A former governor of the Bank of Thailand, the country’s central bank, Veerathai Santiprabhob, castigates the digital wallet scheme as the latest in a series of spendthrift and distortionary policies. Over 100 former central bankers and economists, including Mr Veerathai, signed a petition opposing the stimulus package, arguing that the costs of the scheme outweighed its benefits. Sethaput Suthiwartnarueput, the current central-bank governor, said the government should prioritise investment over stimulating consumption.
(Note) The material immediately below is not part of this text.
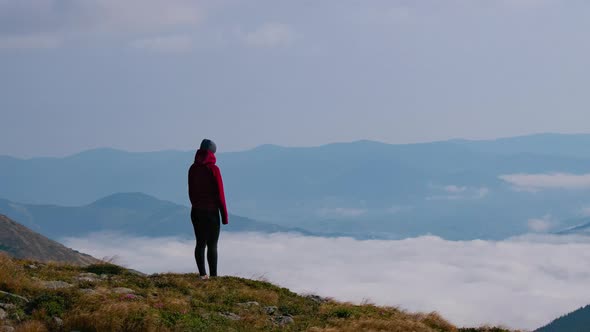 Woman Standing in Mountain Peak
Private consumption grew by 8.1% year-on-year in the third quarter of 2023, even as the economy grew by 1.5%, the slowest rate this year. This caused the National Economic and Social Development Council (NESDC), Thailand’s state planning agency, to cut its growth forecast for 2023 to 2.5%. In recent years, Thailand’s growth has lagged its neighbours’, beset by economic mismanagement under the previous military government, which failed to tackle systemic challenges such as rising income inequality and an ageing population.

Problems abound in Thailand’s existing cash-transfer programmes. In 2017 the military government introduced unconditional handouts to the poor. Each month, welfare card holders receive 200-300 baht. According to the NESDC, half of Thailand’s poor do not receive this monthly handout and 90% of those who do are not under the national poverty line.

Move Forward, the country’s main opposition party, also opposes the digital wallet plan. It wants the government instead to address Thailand’s structural woes, especially by breaking up the monopolies that dominate many industries. Given that Pheu Thai depends on establishment backing, this is almost unimaginable. But Pheu Thai did, at least, invite Move Forward to propose an alternative stimulus package, says Sirikanya Tansakul, head of Move Forward’s economic team. She suggested the government make smaller investments to boost local economies, such as by improving the quality of Thailand’s tap water. The government told her cash giveaways were sexier.